帰って来る兆候は全く無く、殿は心配そうに歩き回りながらも、苛立ちを隠せないようで、昼間に姫君が血相を変えて走り去って行きました縁側を、何度も何度も往復しておられます。空は雲が密接しあい、暗闇をどっとかき集めて流れ込みます。月の見えない空は、その三十分後に雨の滴をこぼしました。勢いの弱かった雨は、やがて風にも押し流されないくらいの勢いを身につけて、私の体をビシビシと叩きつけます。


「愛娘はどこじゃ。私に黙って何処に行くのじゃ」


殿方は落ち着かない様子の声で呟き、屋敷の人間をかき集めて、姫君の一斉捜索を行うことを決意されました。

何しろあのように美しい容姿の娘を持ったのです。

――誰かにさらわれたかもしれない。そう考えるといてもたってもいられないのは当然のことでございましょう。やがて夜は更け、雨はすっかり止んで、眩い日は山の隙間より昇ります。普段は静かな、山に囲まれたのどかなこの辺りですが、今日は人が姫君の名を叫ぶ声ばかりが轟き、何ともまがまがしい雰囲気を醸し出しております。


姫君はその日の正午過ぎに発見されました。見つけたのは姫君の第一使用人である実朝という男でした。男は姫君と年も近く、容姿も整っていて、そして何よりよく気がつくものでしたから、姫君も随分とお気に召しておられました。

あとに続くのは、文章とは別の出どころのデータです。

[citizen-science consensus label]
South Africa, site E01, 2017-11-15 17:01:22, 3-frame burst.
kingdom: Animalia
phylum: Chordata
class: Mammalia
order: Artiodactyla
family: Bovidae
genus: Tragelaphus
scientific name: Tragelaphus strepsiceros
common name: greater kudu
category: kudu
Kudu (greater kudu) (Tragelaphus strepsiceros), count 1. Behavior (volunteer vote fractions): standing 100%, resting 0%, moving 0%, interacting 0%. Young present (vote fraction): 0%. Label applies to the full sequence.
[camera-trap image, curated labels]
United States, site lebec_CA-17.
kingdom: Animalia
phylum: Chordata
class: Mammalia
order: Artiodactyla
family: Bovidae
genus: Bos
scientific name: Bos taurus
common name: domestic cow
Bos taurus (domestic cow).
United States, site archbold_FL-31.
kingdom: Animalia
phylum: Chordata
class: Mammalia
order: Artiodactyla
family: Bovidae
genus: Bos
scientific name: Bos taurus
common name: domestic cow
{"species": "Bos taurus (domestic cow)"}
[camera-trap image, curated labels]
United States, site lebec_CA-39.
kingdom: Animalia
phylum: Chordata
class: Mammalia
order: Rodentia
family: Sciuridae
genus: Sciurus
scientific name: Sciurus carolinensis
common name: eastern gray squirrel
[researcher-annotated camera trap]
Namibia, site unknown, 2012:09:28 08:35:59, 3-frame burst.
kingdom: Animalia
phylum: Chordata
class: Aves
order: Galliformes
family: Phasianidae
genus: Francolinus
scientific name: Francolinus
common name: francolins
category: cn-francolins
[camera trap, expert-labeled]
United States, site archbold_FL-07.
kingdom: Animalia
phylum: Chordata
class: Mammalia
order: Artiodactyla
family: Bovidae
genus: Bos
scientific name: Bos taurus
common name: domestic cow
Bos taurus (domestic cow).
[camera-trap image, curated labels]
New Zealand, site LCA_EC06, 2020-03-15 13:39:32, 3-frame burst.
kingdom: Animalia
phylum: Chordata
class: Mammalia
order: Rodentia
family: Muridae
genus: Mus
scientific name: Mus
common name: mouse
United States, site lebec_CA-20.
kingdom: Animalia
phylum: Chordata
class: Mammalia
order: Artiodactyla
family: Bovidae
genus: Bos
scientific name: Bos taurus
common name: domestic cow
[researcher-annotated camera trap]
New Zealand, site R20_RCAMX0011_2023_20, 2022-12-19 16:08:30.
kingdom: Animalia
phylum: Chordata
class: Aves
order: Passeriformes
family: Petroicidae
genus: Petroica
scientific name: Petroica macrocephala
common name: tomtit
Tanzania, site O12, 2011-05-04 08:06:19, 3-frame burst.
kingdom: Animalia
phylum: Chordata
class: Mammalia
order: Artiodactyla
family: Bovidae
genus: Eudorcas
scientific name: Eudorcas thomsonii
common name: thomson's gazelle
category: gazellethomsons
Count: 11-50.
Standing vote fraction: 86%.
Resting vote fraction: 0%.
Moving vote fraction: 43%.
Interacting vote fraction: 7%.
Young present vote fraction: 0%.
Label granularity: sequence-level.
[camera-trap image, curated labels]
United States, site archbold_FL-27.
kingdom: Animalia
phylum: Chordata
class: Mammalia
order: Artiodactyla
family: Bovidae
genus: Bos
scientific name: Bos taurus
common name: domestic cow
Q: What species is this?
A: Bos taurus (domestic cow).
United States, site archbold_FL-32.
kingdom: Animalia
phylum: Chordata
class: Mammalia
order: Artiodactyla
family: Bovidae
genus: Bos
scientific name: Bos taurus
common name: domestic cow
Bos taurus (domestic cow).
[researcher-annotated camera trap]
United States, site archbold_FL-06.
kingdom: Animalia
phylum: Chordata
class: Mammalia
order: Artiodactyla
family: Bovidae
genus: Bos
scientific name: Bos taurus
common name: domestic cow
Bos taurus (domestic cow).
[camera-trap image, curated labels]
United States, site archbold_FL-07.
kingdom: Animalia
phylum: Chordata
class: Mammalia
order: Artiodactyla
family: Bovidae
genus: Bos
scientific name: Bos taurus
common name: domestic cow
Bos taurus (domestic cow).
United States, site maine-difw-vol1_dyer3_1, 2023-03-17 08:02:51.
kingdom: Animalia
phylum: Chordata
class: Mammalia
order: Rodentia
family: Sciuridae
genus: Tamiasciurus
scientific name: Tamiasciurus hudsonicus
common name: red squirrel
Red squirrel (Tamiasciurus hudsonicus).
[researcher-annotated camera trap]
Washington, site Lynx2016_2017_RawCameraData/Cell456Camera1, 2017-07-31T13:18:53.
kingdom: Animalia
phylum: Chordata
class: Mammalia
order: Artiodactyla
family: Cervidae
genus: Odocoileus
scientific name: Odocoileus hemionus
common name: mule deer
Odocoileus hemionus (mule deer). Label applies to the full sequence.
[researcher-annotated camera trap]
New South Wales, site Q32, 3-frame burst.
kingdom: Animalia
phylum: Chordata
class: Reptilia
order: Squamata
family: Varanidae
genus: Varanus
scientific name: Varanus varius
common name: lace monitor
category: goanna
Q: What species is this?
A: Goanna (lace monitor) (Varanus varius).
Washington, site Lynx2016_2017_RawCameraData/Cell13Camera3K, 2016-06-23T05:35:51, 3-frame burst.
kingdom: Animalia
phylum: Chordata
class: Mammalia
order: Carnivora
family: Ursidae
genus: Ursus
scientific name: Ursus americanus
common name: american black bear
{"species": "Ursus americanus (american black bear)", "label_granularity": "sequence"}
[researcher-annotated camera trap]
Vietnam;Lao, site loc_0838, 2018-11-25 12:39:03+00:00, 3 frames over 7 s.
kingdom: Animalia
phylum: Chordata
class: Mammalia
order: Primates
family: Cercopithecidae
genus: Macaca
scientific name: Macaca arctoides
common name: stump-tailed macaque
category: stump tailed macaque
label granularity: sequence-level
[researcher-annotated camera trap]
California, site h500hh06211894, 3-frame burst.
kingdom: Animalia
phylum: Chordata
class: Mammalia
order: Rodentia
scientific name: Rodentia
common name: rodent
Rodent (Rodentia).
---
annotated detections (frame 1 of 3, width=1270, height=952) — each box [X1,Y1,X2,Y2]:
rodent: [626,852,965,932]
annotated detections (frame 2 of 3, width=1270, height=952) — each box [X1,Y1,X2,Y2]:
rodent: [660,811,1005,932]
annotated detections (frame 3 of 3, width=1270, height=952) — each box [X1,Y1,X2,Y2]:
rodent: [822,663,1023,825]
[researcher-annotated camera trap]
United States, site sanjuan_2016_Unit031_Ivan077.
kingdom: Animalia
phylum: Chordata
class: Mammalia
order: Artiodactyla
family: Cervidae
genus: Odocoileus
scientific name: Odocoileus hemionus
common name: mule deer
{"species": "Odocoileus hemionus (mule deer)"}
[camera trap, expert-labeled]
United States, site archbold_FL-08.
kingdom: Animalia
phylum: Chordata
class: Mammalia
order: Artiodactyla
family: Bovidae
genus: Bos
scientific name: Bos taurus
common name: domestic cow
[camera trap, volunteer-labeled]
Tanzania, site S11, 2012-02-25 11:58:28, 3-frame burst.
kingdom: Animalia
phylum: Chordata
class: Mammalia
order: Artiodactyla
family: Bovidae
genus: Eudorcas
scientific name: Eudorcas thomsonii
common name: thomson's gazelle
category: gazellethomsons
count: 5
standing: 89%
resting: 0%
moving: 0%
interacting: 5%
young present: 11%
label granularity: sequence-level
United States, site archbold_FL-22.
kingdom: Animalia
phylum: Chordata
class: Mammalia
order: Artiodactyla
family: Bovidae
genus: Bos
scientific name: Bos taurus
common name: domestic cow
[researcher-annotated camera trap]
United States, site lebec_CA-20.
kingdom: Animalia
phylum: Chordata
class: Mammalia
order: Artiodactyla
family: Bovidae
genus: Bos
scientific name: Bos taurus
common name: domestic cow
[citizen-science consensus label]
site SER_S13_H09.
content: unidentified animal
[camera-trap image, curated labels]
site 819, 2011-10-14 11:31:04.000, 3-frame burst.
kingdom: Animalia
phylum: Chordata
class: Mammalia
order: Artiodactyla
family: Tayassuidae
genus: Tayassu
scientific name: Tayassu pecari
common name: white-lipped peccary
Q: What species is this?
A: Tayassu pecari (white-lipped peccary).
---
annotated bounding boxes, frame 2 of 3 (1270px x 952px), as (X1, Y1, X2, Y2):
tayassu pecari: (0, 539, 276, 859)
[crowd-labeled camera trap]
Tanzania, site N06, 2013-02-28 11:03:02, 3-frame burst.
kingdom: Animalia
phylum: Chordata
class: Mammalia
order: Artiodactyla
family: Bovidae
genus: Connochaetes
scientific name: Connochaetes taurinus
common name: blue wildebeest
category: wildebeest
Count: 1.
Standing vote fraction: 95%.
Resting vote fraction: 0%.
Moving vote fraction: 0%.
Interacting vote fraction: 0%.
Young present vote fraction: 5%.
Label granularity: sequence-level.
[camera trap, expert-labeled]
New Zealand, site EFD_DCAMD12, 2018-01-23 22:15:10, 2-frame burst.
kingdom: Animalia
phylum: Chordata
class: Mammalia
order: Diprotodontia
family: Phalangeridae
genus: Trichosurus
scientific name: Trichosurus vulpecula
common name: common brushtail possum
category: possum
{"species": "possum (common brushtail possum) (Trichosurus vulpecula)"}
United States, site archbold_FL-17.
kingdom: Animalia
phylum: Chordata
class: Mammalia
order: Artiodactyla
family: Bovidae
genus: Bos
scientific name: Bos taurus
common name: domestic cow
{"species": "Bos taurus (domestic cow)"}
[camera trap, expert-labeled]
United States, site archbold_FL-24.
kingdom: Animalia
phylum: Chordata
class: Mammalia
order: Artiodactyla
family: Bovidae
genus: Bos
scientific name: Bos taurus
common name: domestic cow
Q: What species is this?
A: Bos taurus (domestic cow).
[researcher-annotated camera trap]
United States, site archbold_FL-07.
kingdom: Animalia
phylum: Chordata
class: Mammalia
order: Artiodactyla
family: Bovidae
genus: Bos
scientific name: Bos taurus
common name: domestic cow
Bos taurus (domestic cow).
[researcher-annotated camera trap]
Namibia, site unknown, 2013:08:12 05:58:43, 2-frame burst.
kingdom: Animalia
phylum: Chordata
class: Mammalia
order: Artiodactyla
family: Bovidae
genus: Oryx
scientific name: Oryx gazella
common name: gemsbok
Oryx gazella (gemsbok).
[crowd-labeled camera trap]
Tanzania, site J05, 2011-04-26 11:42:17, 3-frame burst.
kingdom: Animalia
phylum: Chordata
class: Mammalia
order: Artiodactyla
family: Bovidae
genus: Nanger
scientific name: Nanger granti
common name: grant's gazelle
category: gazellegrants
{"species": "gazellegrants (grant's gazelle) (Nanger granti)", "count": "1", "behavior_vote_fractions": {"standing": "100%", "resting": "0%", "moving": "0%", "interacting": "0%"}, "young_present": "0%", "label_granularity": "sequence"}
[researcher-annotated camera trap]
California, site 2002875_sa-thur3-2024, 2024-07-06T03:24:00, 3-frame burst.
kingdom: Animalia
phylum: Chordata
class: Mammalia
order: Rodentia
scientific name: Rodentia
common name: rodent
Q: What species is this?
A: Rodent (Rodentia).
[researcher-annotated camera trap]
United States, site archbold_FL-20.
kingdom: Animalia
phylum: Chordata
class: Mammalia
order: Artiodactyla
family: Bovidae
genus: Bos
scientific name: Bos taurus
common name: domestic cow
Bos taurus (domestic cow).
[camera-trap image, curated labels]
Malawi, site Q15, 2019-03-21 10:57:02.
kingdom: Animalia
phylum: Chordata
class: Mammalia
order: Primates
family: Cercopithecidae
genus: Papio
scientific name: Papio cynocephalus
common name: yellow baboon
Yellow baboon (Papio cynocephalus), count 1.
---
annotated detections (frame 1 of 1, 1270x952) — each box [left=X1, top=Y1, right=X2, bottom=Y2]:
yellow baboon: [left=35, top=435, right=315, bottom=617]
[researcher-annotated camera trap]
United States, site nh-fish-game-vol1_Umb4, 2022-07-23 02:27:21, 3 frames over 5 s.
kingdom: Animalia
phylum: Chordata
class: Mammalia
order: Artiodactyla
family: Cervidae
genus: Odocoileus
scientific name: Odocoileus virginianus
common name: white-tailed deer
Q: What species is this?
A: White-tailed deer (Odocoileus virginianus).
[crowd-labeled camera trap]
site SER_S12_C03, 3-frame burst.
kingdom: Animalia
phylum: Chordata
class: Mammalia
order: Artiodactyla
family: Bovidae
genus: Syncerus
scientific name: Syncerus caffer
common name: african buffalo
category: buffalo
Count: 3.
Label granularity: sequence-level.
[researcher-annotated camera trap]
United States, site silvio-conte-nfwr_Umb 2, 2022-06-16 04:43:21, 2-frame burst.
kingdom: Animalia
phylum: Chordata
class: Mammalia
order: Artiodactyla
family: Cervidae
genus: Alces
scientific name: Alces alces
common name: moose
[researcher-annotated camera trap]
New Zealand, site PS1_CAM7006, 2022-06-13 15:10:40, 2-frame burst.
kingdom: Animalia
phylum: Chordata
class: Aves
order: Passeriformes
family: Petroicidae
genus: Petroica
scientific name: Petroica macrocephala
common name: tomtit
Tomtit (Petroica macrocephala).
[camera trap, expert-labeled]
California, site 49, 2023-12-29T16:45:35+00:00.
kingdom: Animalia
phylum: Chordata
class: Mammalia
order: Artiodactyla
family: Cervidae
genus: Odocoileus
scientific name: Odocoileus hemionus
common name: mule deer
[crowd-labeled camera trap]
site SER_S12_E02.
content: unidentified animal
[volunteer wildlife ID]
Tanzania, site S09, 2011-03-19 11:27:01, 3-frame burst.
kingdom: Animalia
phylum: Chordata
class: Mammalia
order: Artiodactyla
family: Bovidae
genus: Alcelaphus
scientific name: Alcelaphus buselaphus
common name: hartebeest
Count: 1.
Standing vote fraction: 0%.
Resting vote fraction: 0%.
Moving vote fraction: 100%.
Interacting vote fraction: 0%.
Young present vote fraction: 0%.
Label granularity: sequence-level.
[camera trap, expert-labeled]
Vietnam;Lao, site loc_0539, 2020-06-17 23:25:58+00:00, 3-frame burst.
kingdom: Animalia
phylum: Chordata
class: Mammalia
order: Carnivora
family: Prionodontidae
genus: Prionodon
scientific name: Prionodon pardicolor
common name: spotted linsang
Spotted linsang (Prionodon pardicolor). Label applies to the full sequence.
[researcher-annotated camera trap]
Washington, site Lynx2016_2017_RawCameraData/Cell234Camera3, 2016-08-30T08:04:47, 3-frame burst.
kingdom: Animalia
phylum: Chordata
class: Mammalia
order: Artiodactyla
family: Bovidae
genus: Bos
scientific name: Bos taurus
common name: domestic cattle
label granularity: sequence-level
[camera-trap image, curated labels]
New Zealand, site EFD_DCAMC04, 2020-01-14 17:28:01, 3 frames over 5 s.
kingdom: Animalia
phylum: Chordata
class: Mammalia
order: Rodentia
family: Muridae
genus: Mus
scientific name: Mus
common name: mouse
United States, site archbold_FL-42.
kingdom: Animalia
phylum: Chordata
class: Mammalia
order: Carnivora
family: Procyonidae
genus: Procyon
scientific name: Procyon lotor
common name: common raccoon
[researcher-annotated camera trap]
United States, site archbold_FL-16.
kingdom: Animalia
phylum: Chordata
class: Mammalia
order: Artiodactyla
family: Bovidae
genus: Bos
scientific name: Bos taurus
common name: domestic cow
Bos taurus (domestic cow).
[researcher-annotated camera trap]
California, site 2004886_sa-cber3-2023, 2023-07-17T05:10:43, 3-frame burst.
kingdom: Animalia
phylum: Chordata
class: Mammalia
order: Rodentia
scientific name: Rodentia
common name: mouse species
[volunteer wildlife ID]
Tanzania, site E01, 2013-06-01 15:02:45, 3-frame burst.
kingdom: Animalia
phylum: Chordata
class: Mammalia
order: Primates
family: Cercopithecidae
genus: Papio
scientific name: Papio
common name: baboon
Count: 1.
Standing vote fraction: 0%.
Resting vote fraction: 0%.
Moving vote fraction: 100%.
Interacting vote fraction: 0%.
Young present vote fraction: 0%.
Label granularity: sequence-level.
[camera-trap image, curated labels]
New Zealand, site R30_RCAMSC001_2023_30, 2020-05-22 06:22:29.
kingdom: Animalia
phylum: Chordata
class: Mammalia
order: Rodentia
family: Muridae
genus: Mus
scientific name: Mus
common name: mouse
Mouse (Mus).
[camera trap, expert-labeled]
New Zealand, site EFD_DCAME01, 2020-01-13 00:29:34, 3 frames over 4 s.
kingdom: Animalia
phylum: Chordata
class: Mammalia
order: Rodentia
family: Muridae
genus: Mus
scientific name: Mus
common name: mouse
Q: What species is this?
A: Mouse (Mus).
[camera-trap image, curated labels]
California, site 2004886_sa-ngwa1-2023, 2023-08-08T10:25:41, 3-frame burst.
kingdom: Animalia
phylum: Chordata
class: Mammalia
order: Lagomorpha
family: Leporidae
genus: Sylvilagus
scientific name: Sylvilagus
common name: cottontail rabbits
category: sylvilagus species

姫君は、この屋敷の裏側に堂々と構えた山の中で、細々と流れる美しき川沿いで発見されたそうです。彩り鮮やかな衣類や、真っ直ぐと伸びた美しき髪を水に浸し、高く澄んだ空を仰ぐようにして倒れていたそうです。目立った外傷はなく、姫君の生気を感じさせないほど真っ白な顔の中で、唇だけが春に咲く菫のような鮮やかな紫色に変色していたと聞きました。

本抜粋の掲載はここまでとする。